---------- Given text ----------
In church yesterday, the worship team did a song I love but haven’t heard very much before, called “Hold Me Now”, by Hillsong. It’s about when we reach Heaven, and it’s gorgeous.
This is the chorus:
No weeping, no hurt or pain
No suffering, You hold me now, You hold me now
No darkness, no sick or lame
No hiding, You hold me now, You hold me now
The thing that hit me most then and it still hitting me now is the “no hiding” part. I kept getting choked up at that part of the song, had to stop singing and breathe.
I’m not sure what it is, but lately, the thin film of secrecy and lies and trying too hard that’s stretched thin and taught around every person, myself included, has been very evident to me in daily life. I see it in myself, the ways I try to manipulate how people perceive me, the ways I try to use even God as a means make myself seem less in need of Him. I see it more so in others, partly because God’s slowly and surely erasing this need in me to be approved of, and partly because I’m a selfish person at my core who sees flaws in others far more quickly than in myself.
But it’s starting to actually piss me off. This ever-present self conscious state people walk around in, this need for approval we’re constantly catering to, the lie that we’ve got it all together even as Christians, the want and assumed need to hide all that’s really important. It’s all I’m seeing. I’m looking at friends, strangers, myself, and am acutely aware of the striving.
Makes me want to scream: Fuck this! The lies and day to day plodding through circumstances, through trivial earthly things, as if they matter in the long run! None of this matters! I just want my Savior, here and now. RIGHT NOW! Why aren’t You closer!
(After reviewing this before publishing, I’ve become aware that the above word choice may be strange, using the f word and longing for a Savior in the same sentence. Sorry. But not really.)
---------- Provided material ----------
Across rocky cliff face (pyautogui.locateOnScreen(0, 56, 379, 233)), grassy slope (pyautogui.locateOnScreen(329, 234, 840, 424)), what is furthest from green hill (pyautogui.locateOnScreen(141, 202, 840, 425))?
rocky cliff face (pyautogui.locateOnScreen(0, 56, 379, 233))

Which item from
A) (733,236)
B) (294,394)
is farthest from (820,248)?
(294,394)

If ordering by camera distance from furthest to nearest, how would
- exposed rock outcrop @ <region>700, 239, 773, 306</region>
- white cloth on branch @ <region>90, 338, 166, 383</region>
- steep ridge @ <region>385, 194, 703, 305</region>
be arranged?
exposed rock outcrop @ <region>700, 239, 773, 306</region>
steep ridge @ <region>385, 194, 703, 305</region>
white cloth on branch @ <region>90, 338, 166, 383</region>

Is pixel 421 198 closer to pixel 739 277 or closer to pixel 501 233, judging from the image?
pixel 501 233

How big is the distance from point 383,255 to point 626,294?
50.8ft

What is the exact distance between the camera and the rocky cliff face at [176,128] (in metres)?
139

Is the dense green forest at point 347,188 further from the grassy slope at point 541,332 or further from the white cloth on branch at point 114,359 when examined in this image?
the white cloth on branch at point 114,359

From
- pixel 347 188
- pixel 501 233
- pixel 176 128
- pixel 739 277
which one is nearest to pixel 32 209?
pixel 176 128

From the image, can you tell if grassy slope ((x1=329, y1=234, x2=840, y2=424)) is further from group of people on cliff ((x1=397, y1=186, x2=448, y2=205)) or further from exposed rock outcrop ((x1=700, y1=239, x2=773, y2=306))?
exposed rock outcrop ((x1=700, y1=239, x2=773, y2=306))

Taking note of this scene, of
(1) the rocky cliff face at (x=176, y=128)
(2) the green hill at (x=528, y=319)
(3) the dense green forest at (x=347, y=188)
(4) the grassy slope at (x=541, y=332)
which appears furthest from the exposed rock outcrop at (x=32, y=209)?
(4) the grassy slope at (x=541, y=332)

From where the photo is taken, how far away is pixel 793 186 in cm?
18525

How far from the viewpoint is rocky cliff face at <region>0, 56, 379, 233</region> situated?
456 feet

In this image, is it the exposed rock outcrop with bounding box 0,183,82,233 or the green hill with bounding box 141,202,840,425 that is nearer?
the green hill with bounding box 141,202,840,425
----------
# [Description of the task]
Pick up the post about hearing the song "Hold Me Now" in church and continue it from its last paragraph.

# [Final result]
Anyway… I know we’re not only here on earth regardless but that we’re called to make disciples, to “bloom where you’re planted” and such. Most of the time I really love this world, the beauty, the good, the people. And this is not really a departure from that train of thought. It’s a feeling of protection for it, I think. I’m just tired of the distance I feel between myself and my God, the distance that can’t be overcome no matter how I plead because of the sin that still plagues me on this earth. I’m tired of the distance I feel between myself and other people, the strange little awkwardnesses and friction, the fact that I can never fully know another human. I’m tired of the things the enemy tries (and succeeds) in stealing from us day to day, down to our very identity in Christ, which we so easily forget but is so crucial to living at all.
I’m a dreamer, not suicidal, I promise. I guess I just miss my God. I’m tired today of this sham of a world, subpar and NOT what I was made for. I can’t get my arms around Him, and that’s all I want. Everything here, even the most beautiful things, are shadows and many-mirrored reflections of the Good in which I was supposed to and will some day dwell.
Ugh. Ok… that’s all I guess.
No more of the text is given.